◆ DOCUMENT:
◆ ◆ ◆
What is Notary Insurance?

Notary insurance is a specialized form of coverage designed to protect notaries from liability claims, financial damages, or mistakes made during the notarization process. It provides peace of mind, ensuring that you won’t face devastating out-of-pocket expenses if a client claims you made an error.

There are two primary types of notary insurance:

  • Notary Bond Insurance – Required by many states. A surety bond that protects the public, not the notary. If a notary makes an error or acts dishonestly, the bond compensates the victim, but the notary must repay the bond company.

  • Notary Errors and Omissions (E&O) Insurance – Optional but highly recommended. This protects the notary directly, covering legal fees, settlements, and defense costs if they’re accused of negligence or mistakes.

Notary insurance is a protective policy for notaries public, covering mistakes, negligence, or claims that arise from notarizing documents. It typically includes notary bond insurance (public protection) and errors & omissions insurance (personal protection).

Why Do Notaries Need Insurance?
◆ ◆ ◆
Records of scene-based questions
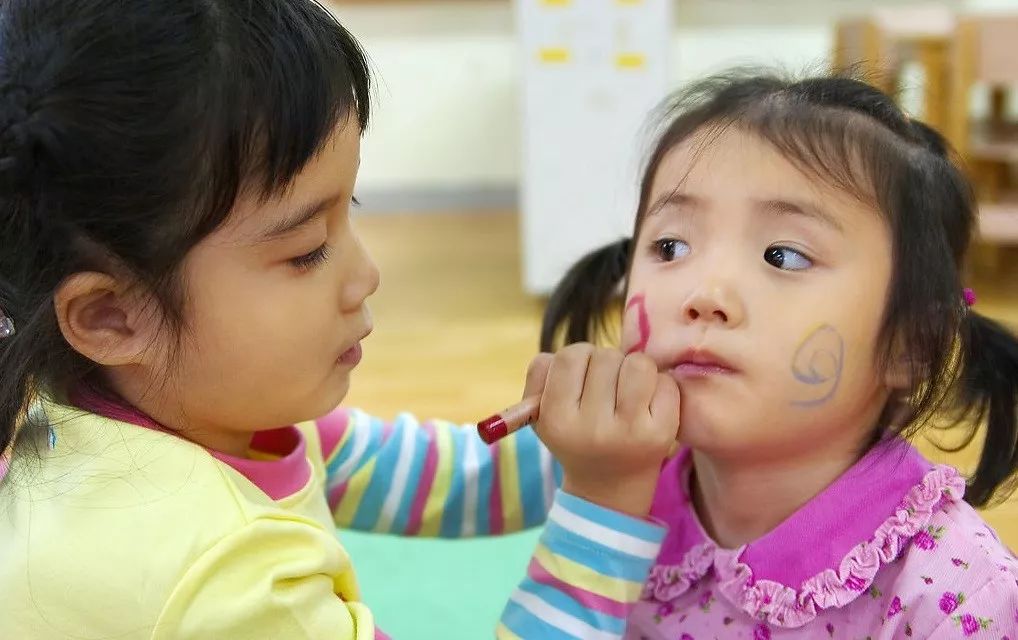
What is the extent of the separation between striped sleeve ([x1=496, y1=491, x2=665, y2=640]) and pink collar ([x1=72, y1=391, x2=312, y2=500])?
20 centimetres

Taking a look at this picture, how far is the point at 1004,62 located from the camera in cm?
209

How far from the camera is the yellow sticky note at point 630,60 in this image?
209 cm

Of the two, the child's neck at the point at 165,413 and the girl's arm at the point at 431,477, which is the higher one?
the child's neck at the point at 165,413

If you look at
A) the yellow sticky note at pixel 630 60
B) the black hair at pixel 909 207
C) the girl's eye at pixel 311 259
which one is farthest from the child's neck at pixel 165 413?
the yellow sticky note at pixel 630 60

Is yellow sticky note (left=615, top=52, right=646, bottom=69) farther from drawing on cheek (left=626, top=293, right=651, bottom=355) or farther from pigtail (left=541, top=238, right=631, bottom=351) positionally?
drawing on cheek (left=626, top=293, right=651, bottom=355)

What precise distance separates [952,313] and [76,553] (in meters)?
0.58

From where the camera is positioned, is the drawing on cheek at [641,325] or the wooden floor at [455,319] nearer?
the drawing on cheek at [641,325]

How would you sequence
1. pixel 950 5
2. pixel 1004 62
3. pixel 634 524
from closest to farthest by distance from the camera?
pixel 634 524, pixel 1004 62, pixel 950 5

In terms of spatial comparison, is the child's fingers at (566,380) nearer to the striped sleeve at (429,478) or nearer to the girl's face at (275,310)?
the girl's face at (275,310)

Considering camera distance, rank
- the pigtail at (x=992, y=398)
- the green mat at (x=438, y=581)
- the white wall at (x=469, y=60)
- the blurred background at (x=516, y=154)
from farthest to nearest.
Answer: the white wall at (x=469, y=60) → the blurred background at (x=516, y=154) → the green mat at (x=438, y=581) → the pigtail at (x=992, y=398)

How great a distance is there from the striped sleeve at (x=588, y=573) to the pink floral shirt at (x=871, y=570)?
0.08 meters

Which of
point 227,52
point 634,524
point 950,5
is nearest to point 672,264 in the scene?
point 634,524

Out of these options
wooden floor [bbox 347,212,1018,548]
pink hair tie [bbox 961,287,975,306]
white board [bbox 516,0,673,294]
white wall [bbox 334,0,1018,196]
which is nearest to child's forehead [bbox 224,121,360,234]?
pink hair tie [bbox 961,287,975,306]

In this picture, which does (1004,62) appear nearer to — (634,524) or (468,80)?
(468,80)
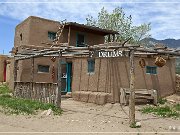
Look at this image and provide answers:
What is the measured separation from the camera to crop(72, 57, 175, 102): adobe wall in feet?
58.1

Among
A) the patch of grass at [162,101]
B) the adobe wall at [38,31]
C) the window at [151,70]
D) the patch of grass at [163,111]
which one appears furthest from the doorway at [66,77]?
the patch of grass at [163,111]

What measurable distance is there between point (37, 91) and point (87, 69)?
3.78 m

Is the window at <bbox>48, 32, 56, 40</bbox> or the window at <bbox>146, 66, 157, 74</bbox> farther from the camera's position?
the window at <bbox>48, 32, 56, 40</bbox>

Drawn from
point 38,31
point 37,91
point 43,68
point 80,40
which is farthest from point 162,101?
◆ ◆ ◆
◆ SET PROBLEM: In the notary insurance text above the listing, reproduce everything from "There are two" down to "insurance (personal protection).".

◆ FINAL RESULT:
There are two primary types of notary insurance:

  • Notary Bond Insurance – Required by many states. A surety bond that protects the public, not the notary. If a notary makes an error or acts dishonestly, the bond compensates the victim, but the notary must repay the bond company.

  • Notary Errors and Omissions (E&O) Insurance – Optional but highly recommended. This protects the notary directly, covering legal fees, settlements, and defense costs if they’re accused of negligence or mistakes.

Notary insurance is a protective policy for notaries public, covering mistakes, negligence, or claims that arise from notarizing documents. It typically includes notary bond insurance (public protection) and errors & omissions insurance (personal protection).